My expert arrived at this point and he set-up a 12v light bulb to help identify the short.  He also added a 25 amp push button fuse to protect the circuit during testing.  

The bulb lit when connected to the circuit, so he knew there was a short. (I do not know how he connected the test light, since I was in the driver’s seat).

He suggested that we remove the Accessory Relay, since it is part of the defrost switch circuit with a potential problem.  With the Acc Relay removed, the light went out, so the short was identified somewhere in the Acc Relay circuit.

I traced the three defrost switch wires: 1-Ground to cigarette lighter body screw, 2-to a female connector and 3-to a female connector with an inline fuse. 

The inline fuse contained a 25 amp fuse with a small burn hole.
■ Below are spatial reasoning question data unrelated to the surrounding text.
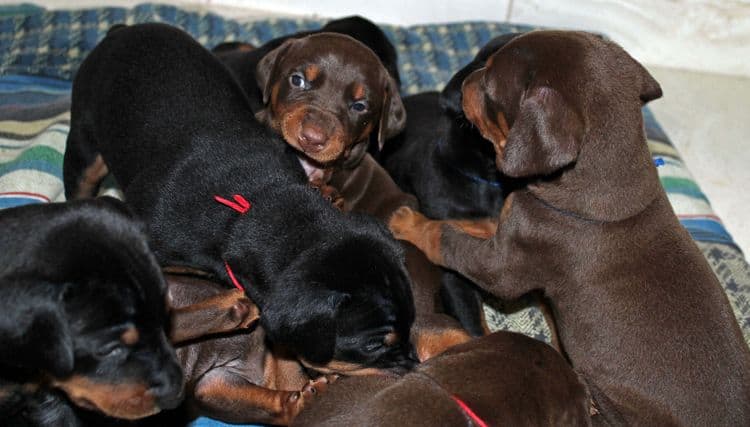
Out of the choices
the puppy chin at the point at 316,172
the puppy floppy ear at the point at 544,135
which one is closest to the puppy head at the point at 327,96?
the puppy chin at the point at 316,172

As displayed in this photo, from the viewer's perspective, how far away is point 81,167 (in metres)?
4.51

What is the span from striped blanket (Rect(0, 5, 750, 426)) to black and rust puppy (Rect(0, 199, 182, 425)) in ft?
6.30

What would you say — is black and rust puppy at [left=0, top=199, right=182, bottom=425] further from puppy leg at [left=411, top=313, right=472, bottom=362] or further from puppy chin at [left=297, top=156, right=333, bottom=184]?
puppy chin at [left=297, top=156, right=333, bottom=184]

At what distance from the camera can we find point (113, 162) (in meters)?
4.12

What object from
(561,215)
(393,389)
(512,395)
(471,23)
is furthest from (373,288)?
(471,23)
The inside of the holder was brown, plus part of the wire was melted and exposed. 

I cleaned the holder and copper connection inside, plus I put shrink wrap on the burned/melted wire and inserted the proper 20 amp glass fuse.

See attached photos for before/after repairs.

Before connecting everything back up I tested the accessory relay circuit.  With the relay still detached, I used jumper wires to connect three of four pins.  Between the blue-red wire, I attached a 12v bulb.  I turned the key slowly from lock to start.  The relay clicked correctly at ACC and the bulb did not light as I started the car.

Success!  No light = short fixed.  If the bulb burned bright, we would have still had a short.

With positive test. I removed the temporary push button fuse and installed the correct fuse link.
The Z starts and runs fine again.

Appreciate everyone’s assistance with getting my Z operational again.

(My Z now blows the brake light fuse when the turn signals or hazard lights are used.  Will do a separate write-up to discuss.)